Melissa Joskow / Media Matters
The anti-Trump New York Times columnist Bret Stephens warned Democrats over the weekend that they are “flubbing” their opportunity in the upcoming election by moving too far left.
Wait, I’m sorry, Stephens wrote that column a month before the 2018 midterm elections. Hold on.
The anti-Trump New York Times columnist Bret Stephens warned Democrats over the weekend that they “should be walking away” with the upcoming election but aren’t because they are moving too far left.
Hang on, that’s the column Stephens wrote one week before the midterms. Let me try again.
The anti-Trump New York Times columnist Bret Stephens warned Democrats over the weekend that they need to “start building real bridges to the other America” to win the upcoming election rather than moving too far left.
Ack, wrong again, that is Stephens’ column from the day after the Democratic wave election. I’m sure I’ve got it somewhere.
The anti-Trump New York Times columnist Bret Stephens warned Democrats over the weekend that they are “going to lose the elections” by moving too far left.
Ah yes, that’s the one.
This time, Stephens is worried about the effect of last week’s Democratic debates on “ordinary people,” a term undefined in the column but which he later tweeted meant, for example, “people who voted for Obama and later Trump.”
Stephens is part of a small contingent of anti-Trump conservative voices who, having spent much of their careers in right-wing institutions, are now alienated from their movement, but confident that they still speak for the American electorate. The group doesn’t want Trump to win reelection, but rather than offering a clear-eyed analysis of the most effective way to prevent that, its members are spending much of their time mistaking their interests for that of the electorate as a whole.
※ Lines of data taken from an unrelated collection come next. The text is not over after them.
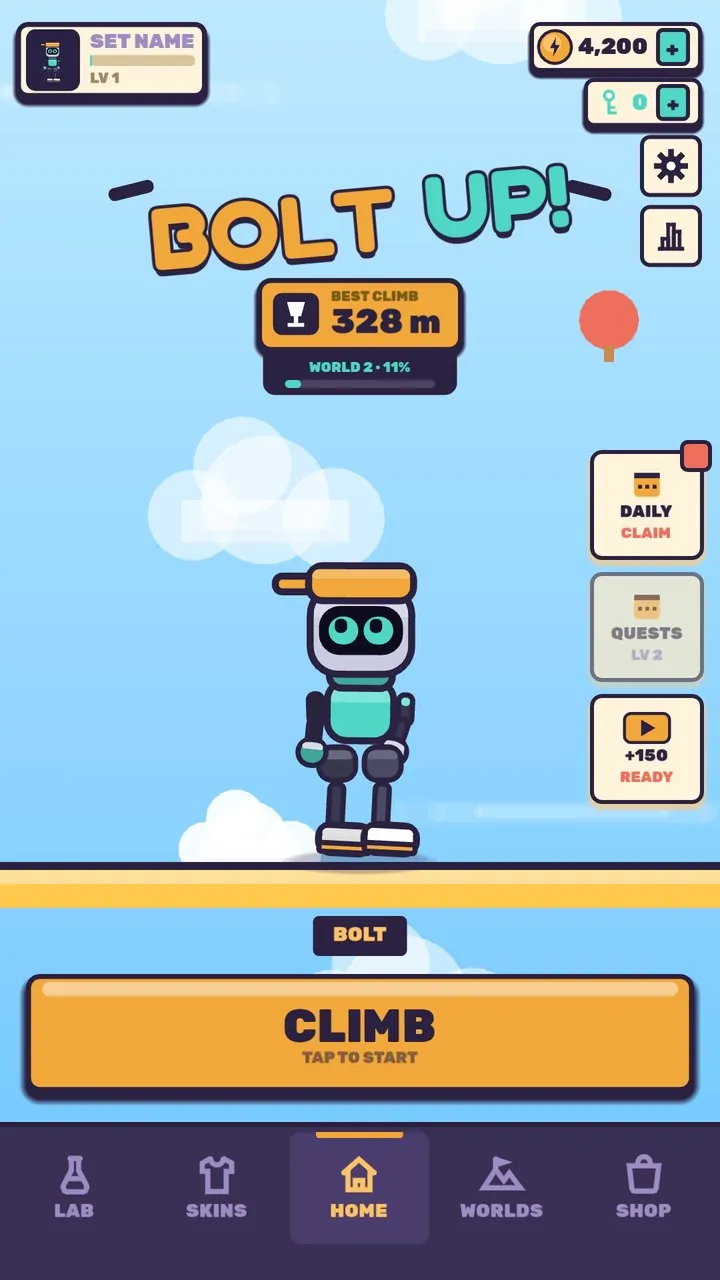 HOME screen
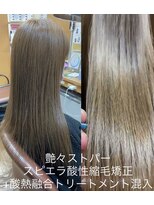 シンラヘアー(SINRAhair) 髪質改善縮毛矯正+カラー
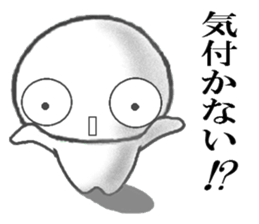 MOCHIMARU 6 sticker #15761744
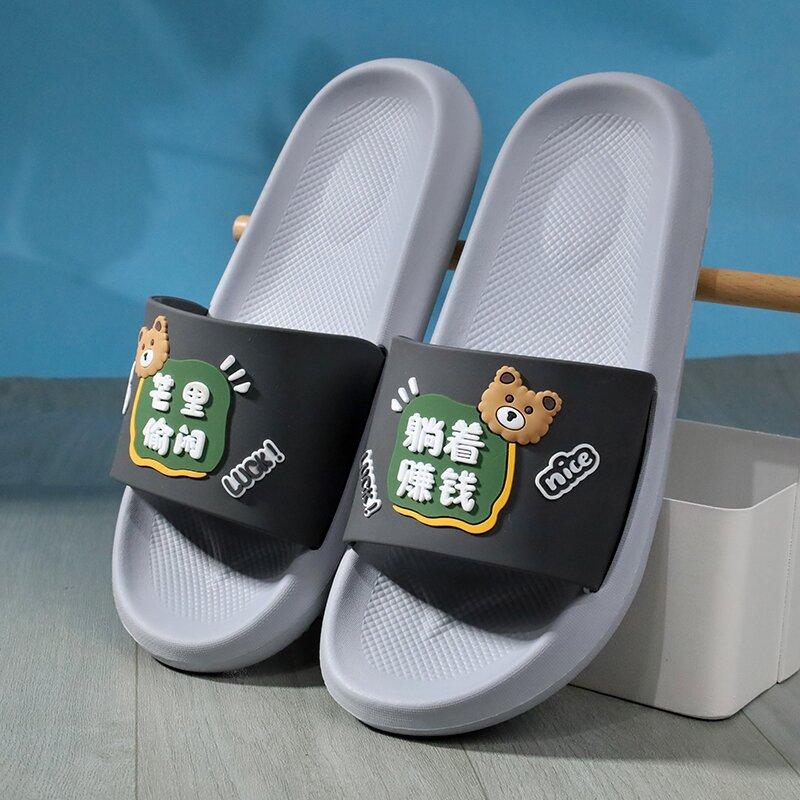 Summer couple indoor and outdoor slippers cartoon thick bottom home bathroom bath sandals men and women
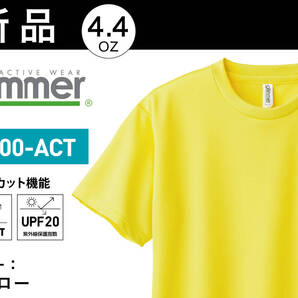 送料込SALE●150サイズ(男女兼用)【イエロー】半袖/新品/4.4ozドライTシャツ/速乾性メッシュ/発汗/UVカット/UPF20/無地/glimmer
The 2016 election is perfectly suited to produce this kind of debate over strategy. The winning candidate received 3 million fewer votes than the losing, but he won an Electoral College victory thanks to roughly 79,000 votes in three states.
The Never Trumper choice of which demographic the Democrats need to win back varies. But Times columnist David Brooks said the quiet part loud in his version of this column. “My question to Democrats is: Will there be a candidate I can vote for?” His peers talk about “working class whites” or “independent voters” or “socially moderate Trump skeptics,” but policies they cite as turnoffs to those voters -- including on immigration, health care, and race -- are inevitably Democratic positions that make the columnists themselves uncomfortable.
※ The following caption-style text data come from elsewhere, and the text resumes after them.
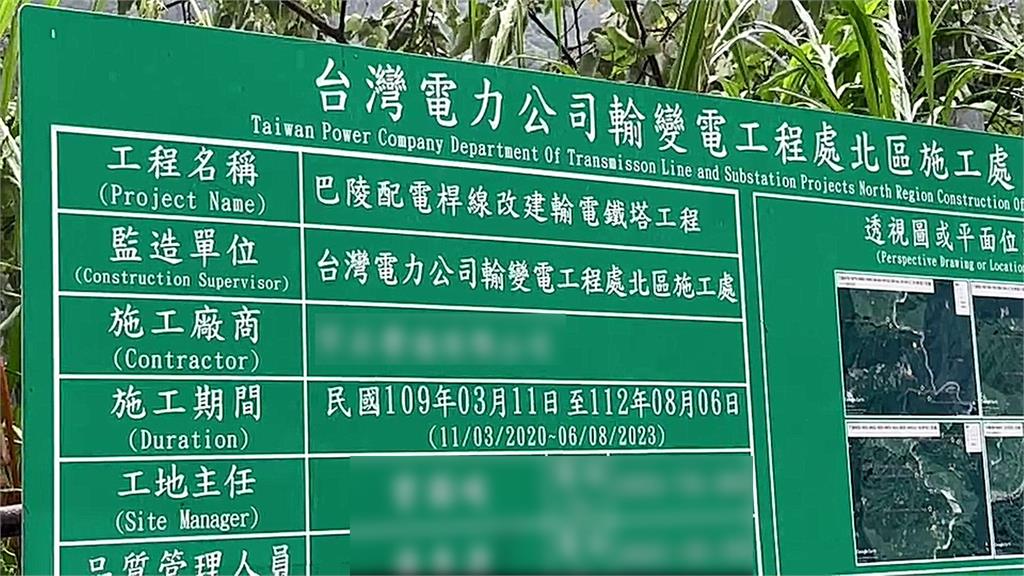 快新聞/台電外包工程車墜邊坡「4人OHCA」 台電回應了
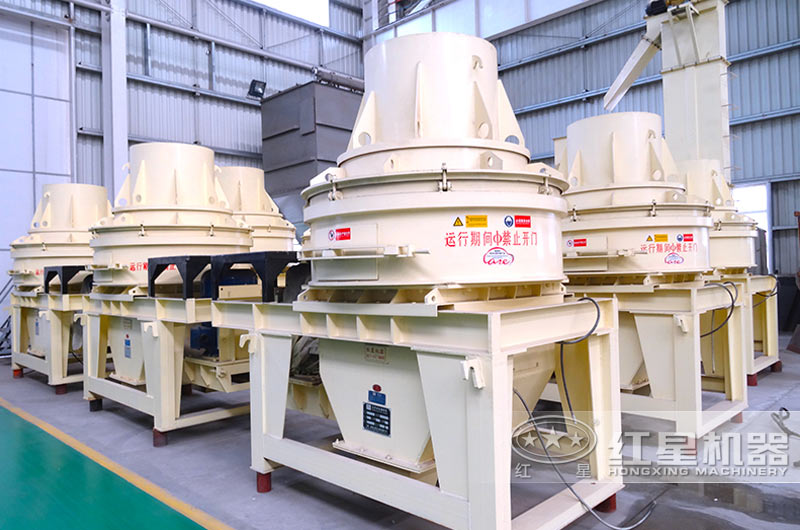 直通沖擊式制沙機，體積小，便于移動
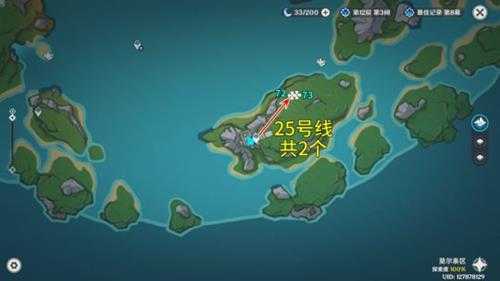 【原神】V4.7攻略 | 骗骗花讨伐路线(4.7重置版)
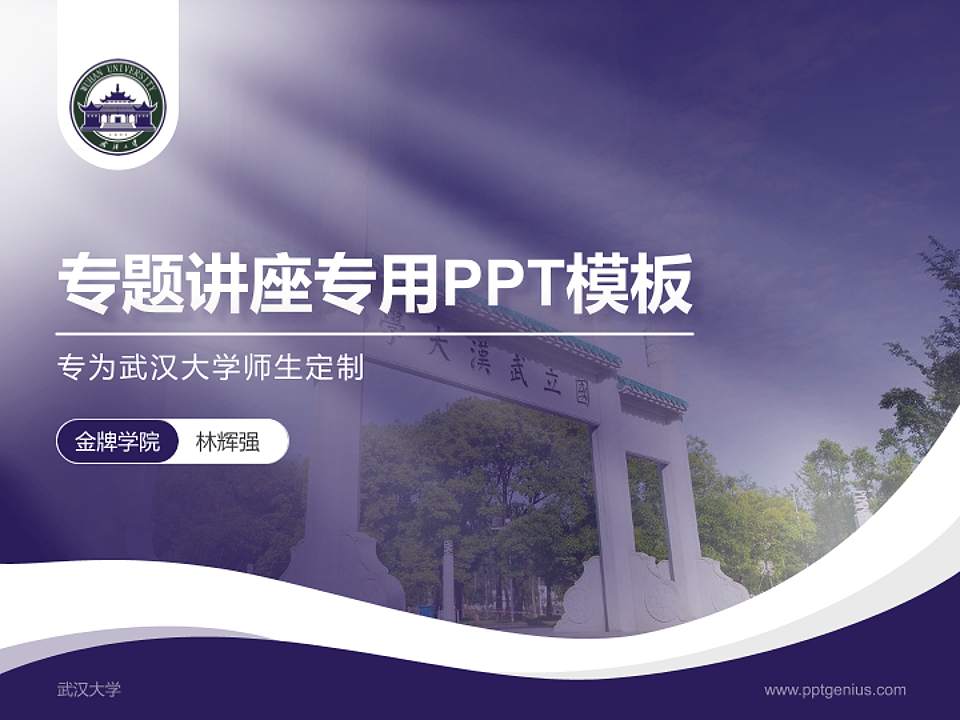 武汉大学专题讲座/学术交流会PPT模板下载4:3格式PPT封面效果预览图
It may be enjoyable for Never Trumpers to imagine themselves as representatives of the people. But they are not an appropriate stand-in for Democratic primary voters. Of course a set who cut their teeth at National Review or The Weekly Standard or the Wall Street Journal editorial page think the Democrats are too liberal -- their entire careers are devoted to making that case.
Never Trumpers are also not representative of the nearly nine in 10 Republicans who approve of Trump’s job performance.
And notably, Stephens and company generally do not oppose Trump because of major qualms with his administration’s policies, but because they feel that his bigotry and instability make him unfit for office. Brooks, for example, is concerned that “Democrats aren’t making the most compelling moral case against Donald Trump” because they didn’t spend enough time discussing how the president “rips to shreds the codes of politeness, decency, honesty and fidelity.” That’s the very argument that Hillary Clinton made during the 2016 election. Either that strategy is insufficient to win over Brooksian conservatives, or there simply aren’t enough of them.
Stephens’ declaration that a Democratic presidential candidate needs to focus on winning back Obama-to-Trump voters is closer to conventional wisdom, but it is nonetheless deeply flawed. These voters were much more likely to support conservative positions than other Obama voters were. Appealing to them with more moderate policies could easily become counterproductive if more Obama-to-Clinton voters decide to stay home in 2020.
But there’s another strategy available to Democrats, one that the candidates appear to be pursuing but of which the Never Trumpers seem unaware. Roughly 30 percent of eligible voters did not go to the polls in 2016. And voters in demographics that lean Democratic were less likely to vote than those that lean Republican. More voters who cast their ballots for Obama in 2012 either stayed home or voted for a third party in 2016 than supported Trump. And the Obama-to-nonvoters are more likely to identify as Democrats and support progressive priorities. The Democratic presidential candidates may be pursuing progressive policies not because they’re blinkered or out to stick it to Bret Stephens and David Brooks, but because they believe this is the best way to get those voters to the polls.
This strategy may not work. Perhaps the mix of policy statements won’t actually attract the disengaged base voters; perhaps by pursuing them, the candidates miss out on the opportunity to make their case to other voters. Coalition building is hard -- there are no guarantees in presidential politics. And if pundits claim over and over again that Democrats are going to lose, eventually they’ll be correct.
But pursuing disaffected Obama voters makes more sense than pinning hopes on securing the votes of Brooks and Stephens.